Mit dem Austritt des Vereinigten Königreichs ohne Austrittsabkommen verlieren britische Staatsangehörige und deren Familienangehörige auch ihr bisheriges unionsrechtliches Aufenthaltsrecht (4. Hauptstück des NAG). Begleitend zur Übergangsregelung im AuslBG sind daher Sonderregelungen im NAG vorgesehen, die britischen Staatsangehörige unter deutlich vereinfachten Bedingungen die Möglichkeit einräumen, einen Aufenthaltstitel „Rot-Weiß-Rot – Karte plus“ zu erhalten, um so ihren weiteren Aufenthalt und ihren freien Arbeitsmarktzugang zu bewahren. Konkret können britische Staatsangehörige und deren drittstaatsangehörige Familienangehörige ein weiteres Aufenthaltsrecht in Form eines Aufenthaltstitels „Rot-Weiß-Rot – Karte plus“ beantragen, wenn sie zum Austrittszeitpunkt bereits über ein unionsrechtliches Aufenthaltsrecht von mehr als drei Monaten in Österreich verfügt haben, ihr Aufenthalt nicht den öffentlichen Interessen widerstreitet, dh sie keine Gefahr für die öffentliche Sicherheit darstellen, und der Antrag binnen sechs Monaten (ab Austritt) gestellt wird. Bei rechtzeitiger Antragstellung besteht ein Aufenthaltsrecht bis zur rechtskräftigen Entscheidung. Dieses Aufenthaltsrecht kann gegebenenfalls auf Antrag von den Aufenthaltsbehörden mittels Feststellungsbescheid bestätigt werden.

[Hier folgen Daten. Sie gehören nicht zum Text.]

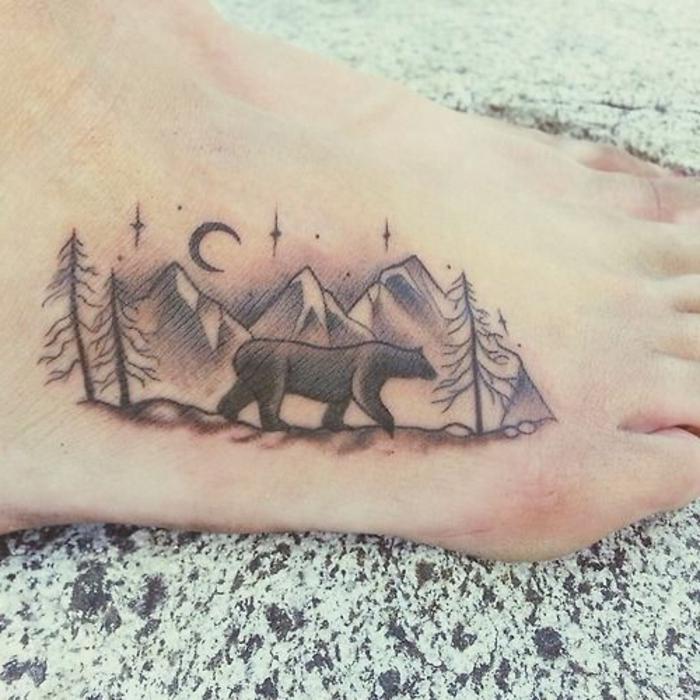 les plus beaux tatouage, ours solitaire qui erre dans la montagne, tatouage nuit au-dessus de la montagne
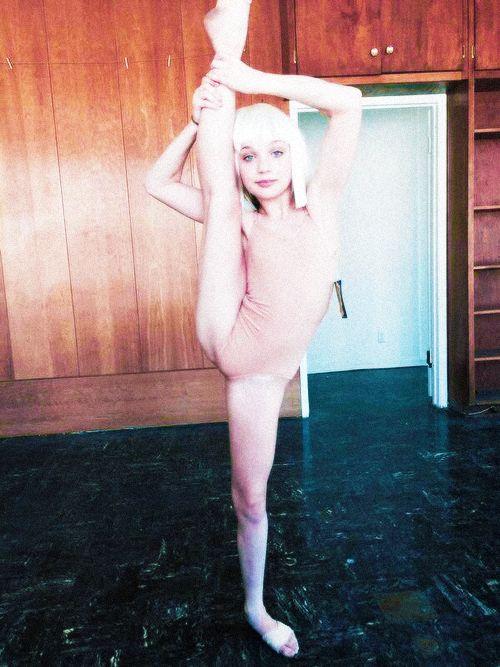 25+ unique Chandelier video ideas on Pinterest | Sia chandelier ...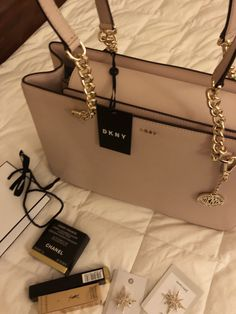 687ecb72523 40 Best Bags and bobs images in 2019 | Purses, handbags, Shoes, Side ...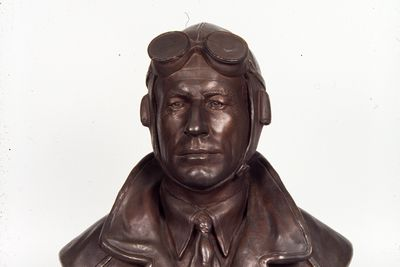 A4257-1 Bust, Sir Charles Kingsford Smith, plaster / bronze, made by Thelma Dahle, Australia, 1934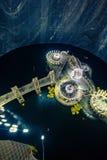 在一个海岛中间的圆的湖有被环绕的平台的 免版税库存图片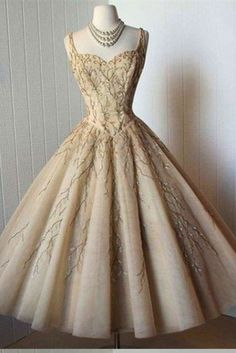 Tea-Length Prom Dress,Midi Dresses,A-Line Straps Homecoming Gown,Organza Homecoming Dress with Appliques,Sweetheart Party Gown,N137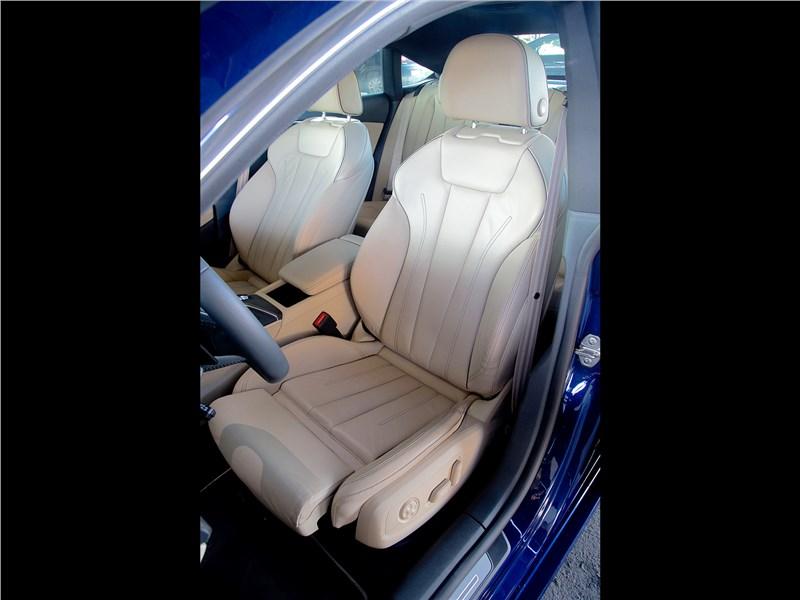 Audi A5 Sportback 2017 передние кресла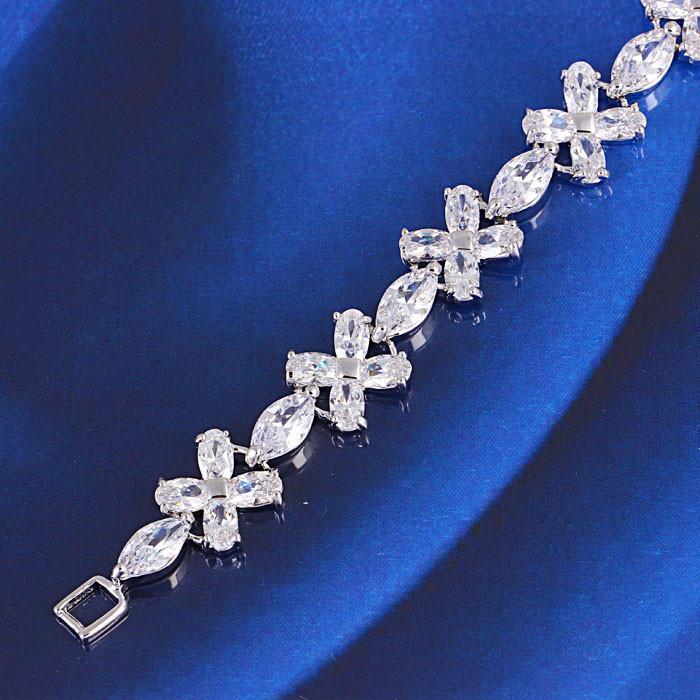 Браслет с кристаллами Swarovski bs35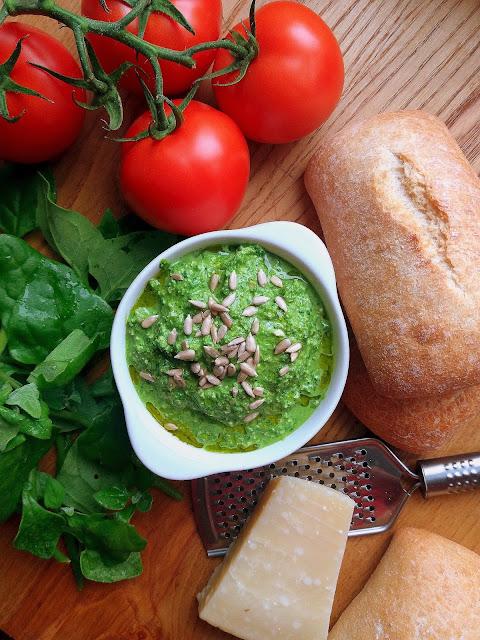 Pesto ze szpinaku / Spinach Pesto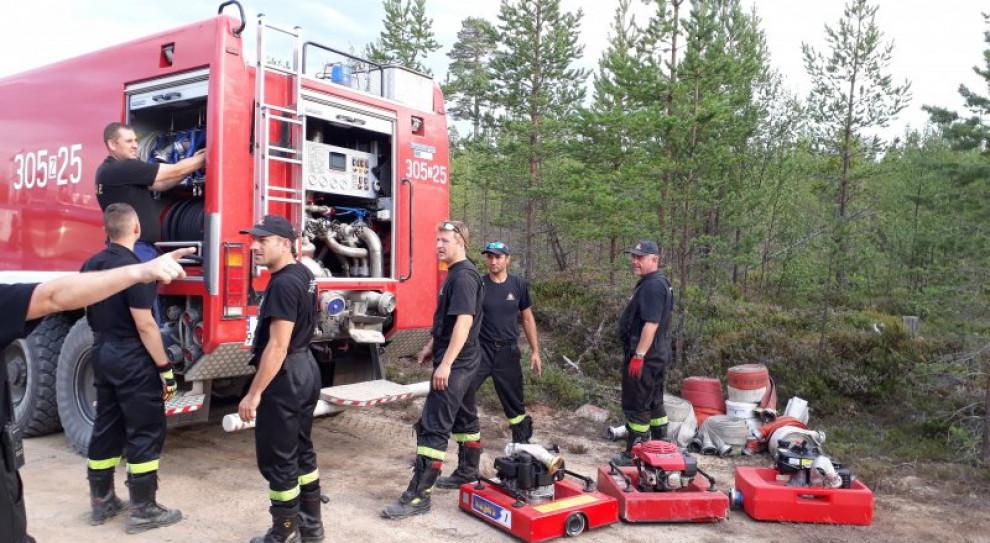 Polscy strażacy w Szwecji: sytuacja się pogorszyła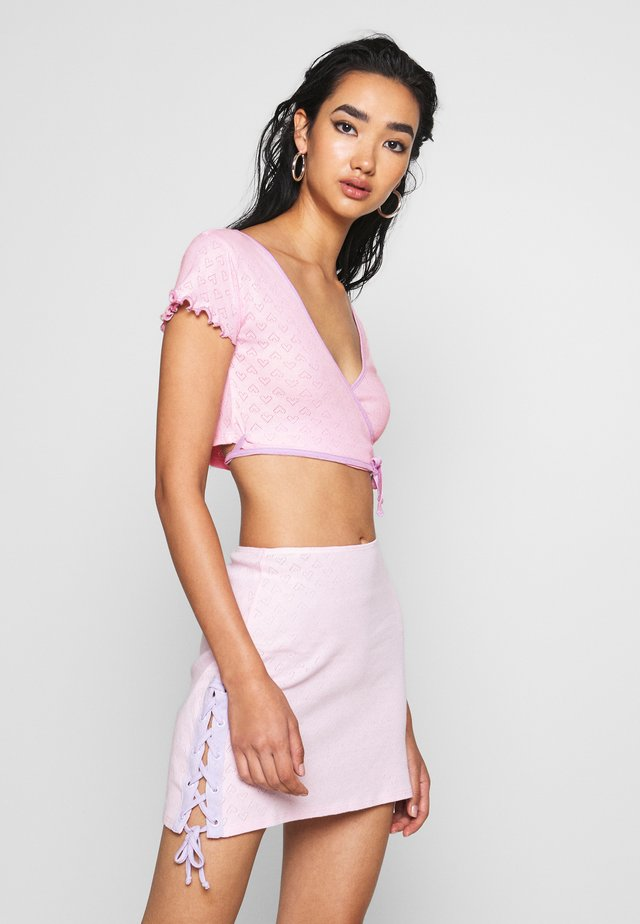 HEART CUT OUT WRAP  - T-shirt z nadrukiem - pink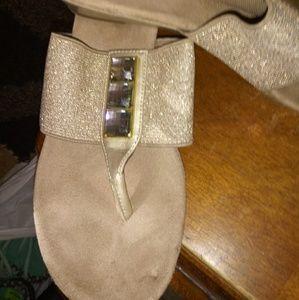 Croft & Barrow sz 8 Maddie Gold Wedge Sandals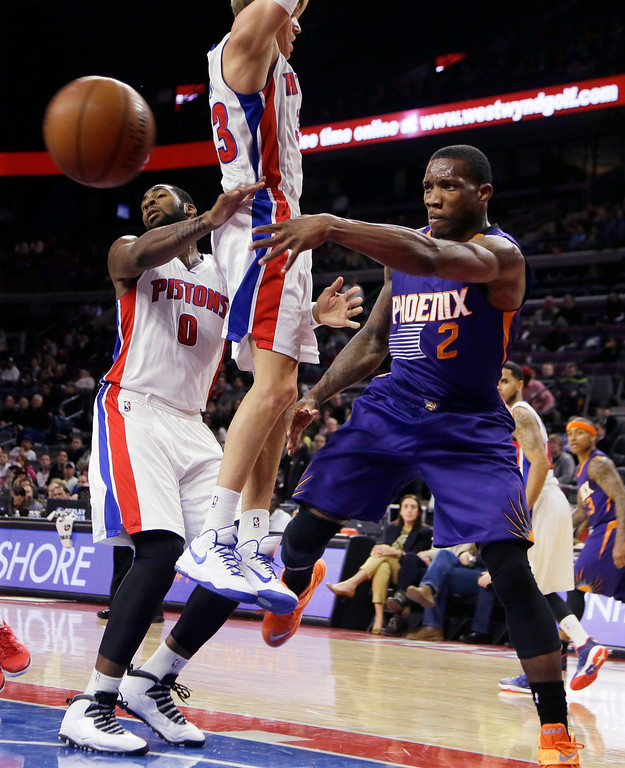 . Phoenix Suns guard Eric Bledsoe (2) passes the ball around the defense of Detroit Pistons forward Jonas Jerebko, center, and center Andre Drummond (0), during the second half of an NBA basketball game in Auburn Hills, Mich., Wednesday, Nov. 19, 2014. (AP Photo/Carlos Osorio)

In Bezug auf den Bereich der sozialen Sicherheit bestehen nach Auffassung der EU-Kommission va in zwei Bereichen Verpflichtungen für die EU27 Mitgliedstaaten:

  • Zum einen sind Versicherungs-, Beschäftigungs-, Wohnzeiten und Zeiten einer selbstständigen Erwerbstätigkeit, die vor dem Austrittszeitpunkt im Vereinigten Königreich zurückgelegt wurden, auch bei einem späteren Leistungsantrag mit den Zeiten zusammenzurechnen, die in den EU27-Mitgliedstaaten zurückgelegt wurden. Das ergibt sich daraus, dass dieses Recht unmittelbar mit der Ausübung der unionsrechtlichen Freizügigkeit der betroffenen Personen in der Vergangenheit zusammenhängt. Für die Umsetzung dieser Verpflichtung sind unmittelbar die Grundsätze des Unionsrechts anwendbar, insbesondere die VO (EG) 883/2004 zur Koordinierung der Systeme der sozialen Sicherheit idgF.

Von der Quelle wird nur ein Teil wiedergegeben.